What I’m seeing a lot of investors do now is because nobody is expecting interest rates to go up. If you look at a forward LIBOR curve, LIBOR right now is let’s say 20 basis points, they’re not expecting LIBOR to hit 1% for the next seven years. It’s essentially flat over the next seven years. What that allows you to do is go out and actually buy an interest rate cap at let’s say, 1% for LIBOR. That might cost you $28,000, $30,000.

Instead of paying that big prepayment penalty, you can get a floating rate loan and then put a interest rate cap on it. Fannie and Freddie, right now Freddie has a good 10-year product. Fannie’s going to come out with something shortly, but that is an option for investors that I’m seeing a lot more people go to is they get a floating rate loan and then instead of that prepayment penalty of yield maintenance, they are doing this floating rate loan. Then after 12 months ,12 months you’re locked out, but then after that, so years 2 through 10, it is a 1% prepay.

Compare that, so let’s say on a loan of 20 million dollars, you’ve got a $200,000 prepay versus a 10 million dollar prepay, if it was 15%, 20%. It’s huge and your interest rate essentially is the same throughout the term, because you are capping that rate.

[00:11:00] WS: Nice. Grateful for that explanation. You mentioned LIBOR and I’ve heard we hear that all the time. For the listener that’s new to this space, what is that and how does that relate to this industry?

[00:11:11] JE: I wish I knew what the acronym is. Essentially, it is just what they are pegging. It’s going to transition. They’re putting LIBOR away by the end of this year and it’s going to another thing called SOFR. They just make up these terms, I feel like. Essentially, what banks trade each other money at. Just basically, it’s a relatively low number right now and nobody’s expecting it to go higher. You don’t really care about SOFR, or LIBOR. What you care about is SOFR is let’s say, 10 basis points. Then the lender is going to put a spread on top of that. Let’s say, so SOFR is 10 basis points, spread is 290, your all-in rate is 3%.
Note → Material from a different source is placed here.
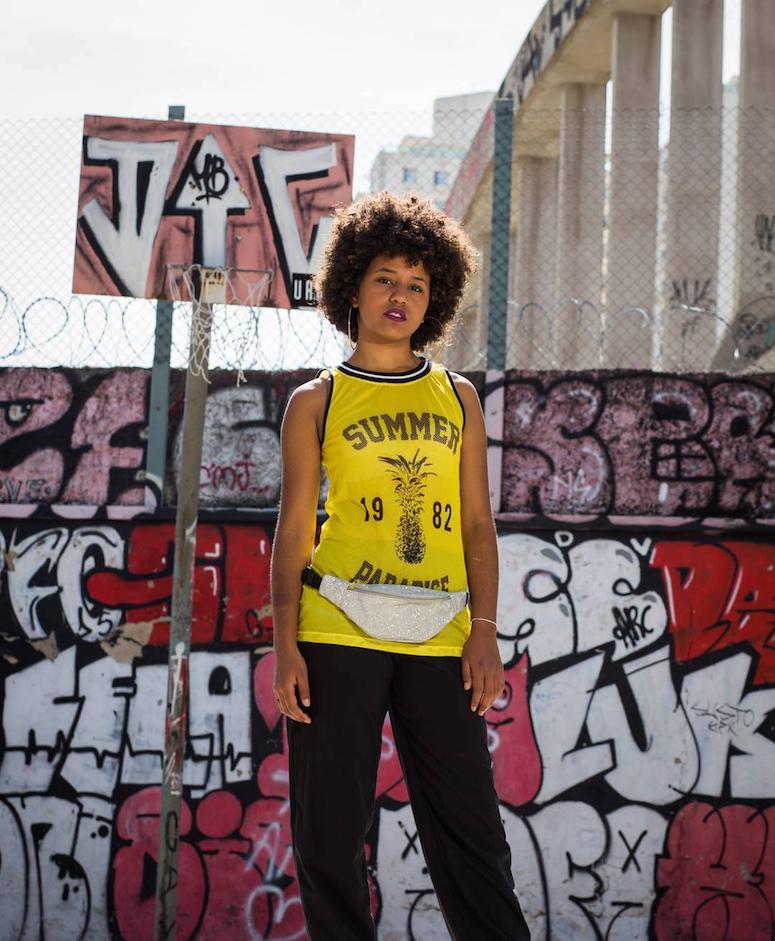 look calça preta, camiseta regata amarela e pochete de glitter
What you can do is go out and buy a cap on LIBOR on SOFR. You know that your interest rate can only rise up to let’s say, 4%. You decide where you want to put that cap. The lender is going to give you a number. They might say, “Look, your debt service is under 1.0 once it hits 4.5%, let’s say on your deal.” You can you can buy a cap lower. That’s what we’re seeing a lot of investors do right now.

[00:12:17] WS: Nice. I would say, it’s probably been two years ago, I was listening to the Old Capital Podcast and I remember a show where there was a question about floating rates and you all talked about how like, out of, I don’t know, if it’s Michael Becker who was talking about how over his whole career he’s done so many floating rates and it’s never been bad, that he did a floating rate or something like that. I can’t remember the exact percentage, but there was a good show about that.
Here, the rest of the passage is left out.